* [EXERCISE]:
Restate the listing below word for word; no pictures belong in the copy.

_ _ _

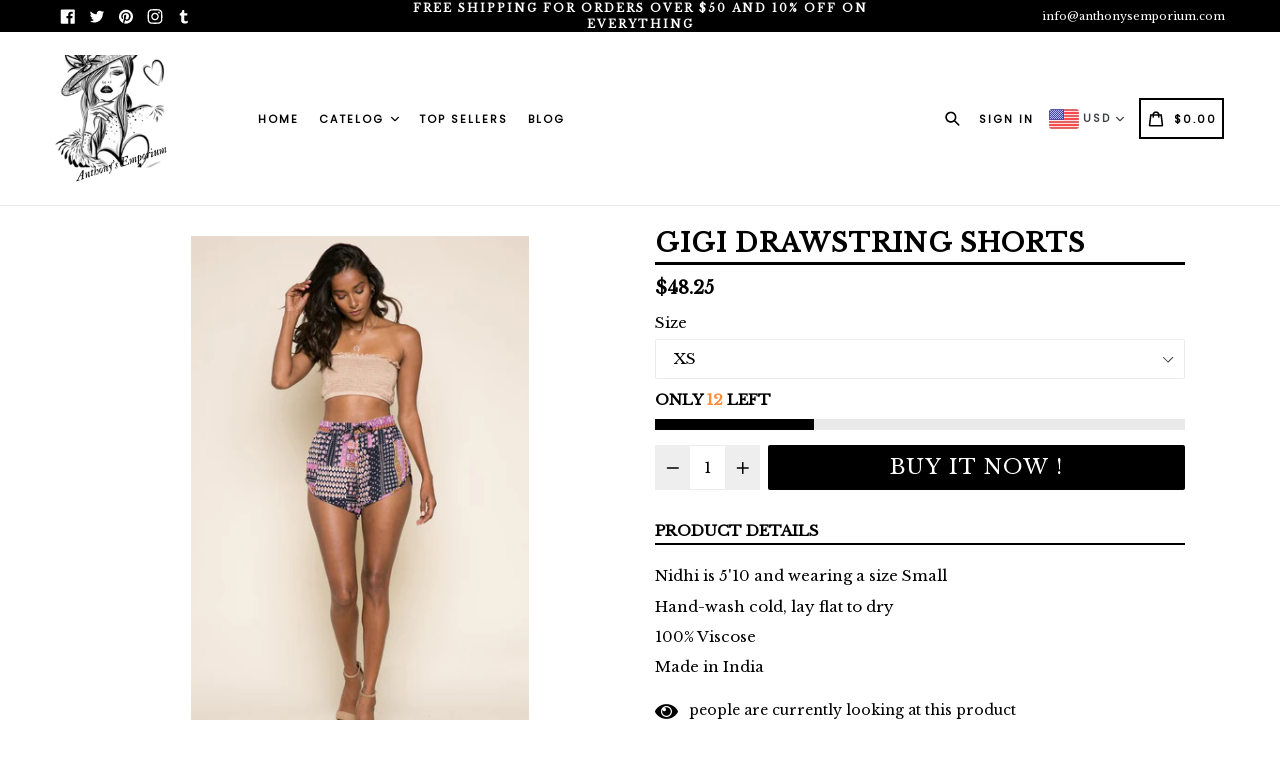

--- FILE ---
content_type: text/css
request_url: https://www.anthonysemporium.com/cdn/shop/t/25/assets/typo-color.scss.css?v=112341720099375679191595135107
body_size: -349
content:
.site-nav__link--main,.site-nav__link.site-nav__child-link{font-size:11px;font-family:Poppins;font-weight:700;letter-spacing:2px;text-transform:uppercase}.mobile-nav__link,.mobile-nav__sublist-link{font-family:Poppins;font-weight:700;letter-spacing:2px}#desktop_currency .currency-picker,.right_side{font-size:11px;font-family:Poppins;font-weight:700;letter-spacing:2px;text-transform:uppercase}.head-crt-icon{font-size:11px;vertical-align:text-bottom}.imgsldover{font-size:50px;font-family:Libre Baskerville;font-weight:600;letter-spacing:2px;text-transform:uppercase}@media only screen and (max-width: 750px){.imgsldover{font-size:20px}}.imgsldover_sub{font-size:22px;font-family:Libre Baskerville;font-weight:400;letter-spacing:0px;text-transform:uppercase}@media only screen and (max-width: 750px){.imgsldover_sub{font-size:16px}}.title{font-size:26px;font-family:Libre Baskerville;font-weight:600;letter-spacing:0px;text-transform:uppercase}.heading{font-size:26px;font-family:Libre Baskerville;font-weight:600;letter-spacing:1px;text-transform:uppercase}.heading_with_nosize{font-family:Libre Baskerville;font-weight:600;text-transform:uppercase}.subheading{font-size:16px;font-family:Libre Baskerville;font-weight:400;letter-spacing:0px;text-transform:none}.info_title{font-family:Libre Baskerville}
/*# sourceMappingURL=/cdn/shop/t/25/assets/typo-color.scss.css.map?v=112341720099375679191595135107 */
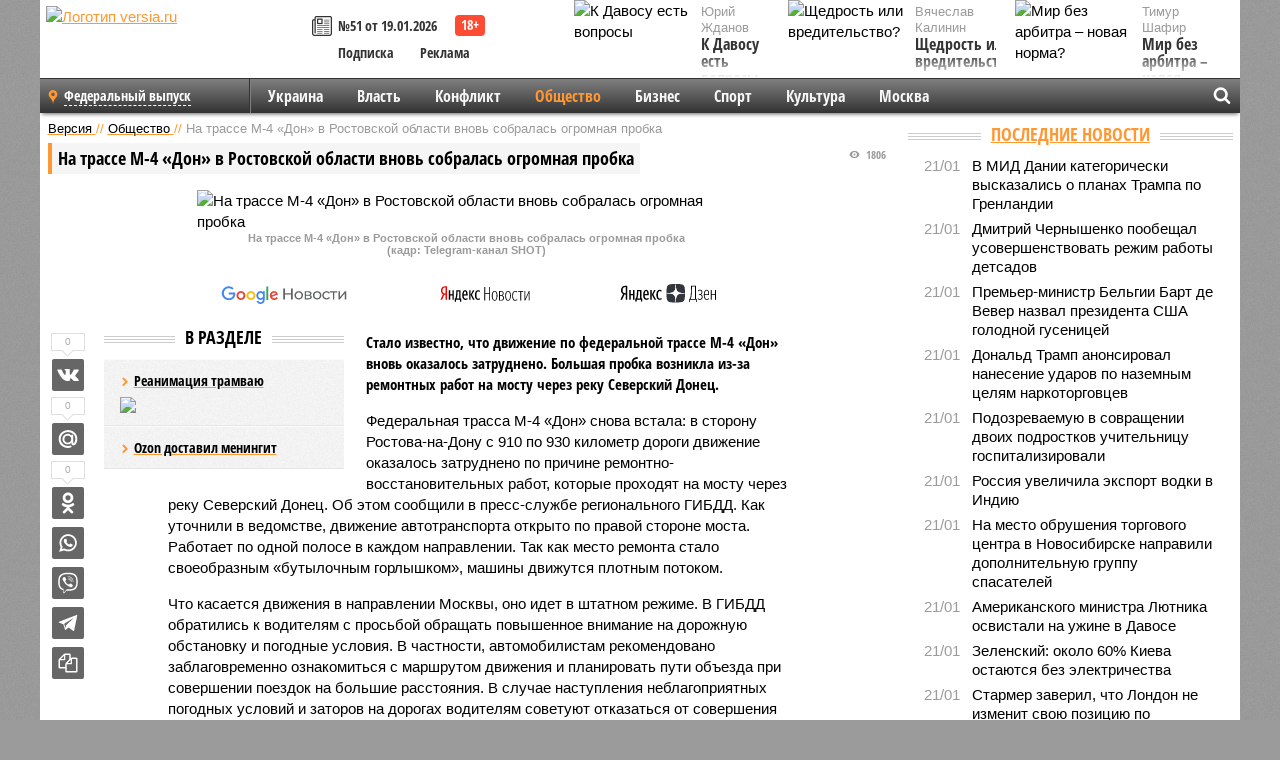

--- FILE ---
content_type: application/javascript; charset=utf-8
request_url: https://versia.ru/i/v358/js/enter.js
body_size: 484
content:
jQuery.fn.center = function () {
    this.css("position", "absolute");
    this.css("top", ( $(window).height() - this.height() ) / 2 + $(window).scrollTop() + "px");
    this.css("left", ( $(window).width() - this.width() ) / 2 + $(window).scrollLeft() + "px");
    return this;
}

$(document).ready(function () {


    $('#sendb2').click(function () {
        $(senderror).hide();
    });


    $('.menutoggle').click(function () {
        $(this).toggleClass('active');
        $('.topmenu').slideToggle();
    });

    $("#main").fitVids();

    var senderror = $('#senderror');
    $(senderror).appendTo($('body'));

    $('#sendb2').click(function () {
        $(senderror).hide();
    });

    $('#sendb1').click(function () {
        $('#sendb1').html('Секундочку...');
        $('#sendb1').attr('disabled', 'disabled');
        $('#sendb2').hide();
        var params = {
            url: '/senderror.json',
            type: 'POST',
            dataType: 'json',
            data: {
                url: document.location.href,
                msg: $('#sendt1').val()
            },
            error: function () {
                $(senderror).hide();
                $('#sendb1').removeAttr('disabled').html('Отправить');
                $('#sendb2').show();
            },
            success: function (responseJSON) {
                JSONAnalyze(responseJSON);
                $(senderror).hide();
                $('#sendb1').removeAttr('disabled').html('Отправить');
                $('#sendb2').show();
            }
        };
        $.ajax(params);
    });

    $('body').keydown(function (event) {
            var e = (window.event) ? window.event : event;
            if (e.keyCode == 13 && e.ctrlKey) {
                var str = '';
                str += window.getSelection();
                if (str != '') {
                    $('#sendurl').val(document.location.href);
                    $('#sendt1').val(str);
                    $(senderror).center().show();
                }

            }
        }
    );

});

_ _ _

* [RESULT]:
--- FILE ---
content_type: text/css
request_url: https://www.anthonysemporium.com/cdn/shop/t/25/assets/typo-color.scss.css?v=112341720099375679191595135107
body_size: -349
content:
.site-nav__link--main,.site-nav__link.site-nav__child-link{font-size:11px;font-family:Poppins;font-weight:700;letter-spacing:2px;text-transform:uppercase}.mobile-nav__link,.mobile-nav__sublist-link{font-family:Poppins;font-weight:700;letter-spacing:2px}#desktop_currency .currency-picker,.right_side{font-size:11px;font-family:Poppins;font-weight:700;letter-spacing:2px;text-transform:uppercase}.head-crt-icon{font-size:11px;vertical-align:text-bottom}.imgsldover{font-size:50px;font-family:Libre Baskerville;font-weight:600;letter-spacing:2px;text-transform:uppercase}@media only screen and (max-width: 750px){.imgsldover{font-size:20px}}.imgsldover_sub{font-size:22px;font-family:Libre Baskerville;font-weight:400;letter-spacing:0px;text-transform:uppercase}@media only screen and (max-width: 750px){.imgsldover_sub{font-size:16px}}.title{font-size:26px;font-family:Libre Baskerville;font-weight:600;letter-spacing:0px;text-transform:uppercase}.heading{font-size:26px;font-family:Libre Baskerville;font-weight:600;letter-spacing:1px;text-transform:uppercase}.heading_with_nosize{font-family:Libre Baskerville;font-weight:600;text-transform:uppercase}.subheading{font-size:16px;font-family:Libre Baskerville;font-weight:400;letter-spacing:0px;text-transform:none}.info_title{font-family:Libre Baskerville}
/*# sourceMappingURL=/cdn/shop/t/25/assets/typo-color.scss.css.map?v=112341720099375679191595135107 */

--- FILE ---
content_type: application/javascript; charset=utf-8
request_url: https://versia.ru/i/v358/js/enter.js
body_size: 484
content:
jQuery.fn.center = function () {
    this.css("position", "absolute");
    this.css("top", ( $(window).height() - this.height() ) / 2 + $(window).scrollTop() + "px");
    this.css("left", ( $(window).width() - this.width() ) / 2 + $(window).scrollLeft() + "px");
    return this;
}

$(document).ready(function () {


    $('#sendb2').click(function () {
        $(senderror).hide();
    });


    $('.menutoggle').click(function () {
        $(this).toggleClass('active');
        $('.topmenu').slideToggle();
    });

    $("#main").fitVids();

    var senderror = $('#senderror');
    $(senderror).appendTo($('body'));

    $('#sendb2').click(function () {
        $(senderror).hide();
    });

    $('#sendb1').click(function () {
        $('#sendb1').html('Секундочку...');
        $('#sendb1').attr('disabled', 'disabled');
        $('#sendb2').hide();
        var params = {
            url: '/senderror.json',
            type: 'POST',
            dataType: 'json',
            data: {
                url: document.location.href,
                msg: $('#sendt1').val()
            },
            error: function () {
                $(senderror).hide();
                $('#sendb1').removeAttr('disabled').html('Отправить');
                $('#sendb2').show();
            },
            success: function (responseJSON) {
                JSONAnalyze(responseJSON);
                $(senderror).hide();
                $('#sendb1').removeAttr('disabled').html('Отправить');
                $('#sendb2').show();
            }
        };
        $.ajax(params);
    });

    $('body').keydown(function (event) {
            var e = (window.event) ? window.event : event;
            if (e.keyCode == 13 && e.ctrlKey) {
                var str = '';
                str += window.getSelection();
                if (str != '') {
                    $('#sendurl').val(document.location.href);
                    $('#sendt1').val(str);
                    $(senderror).center().show();
                }

            }
        }
    );

});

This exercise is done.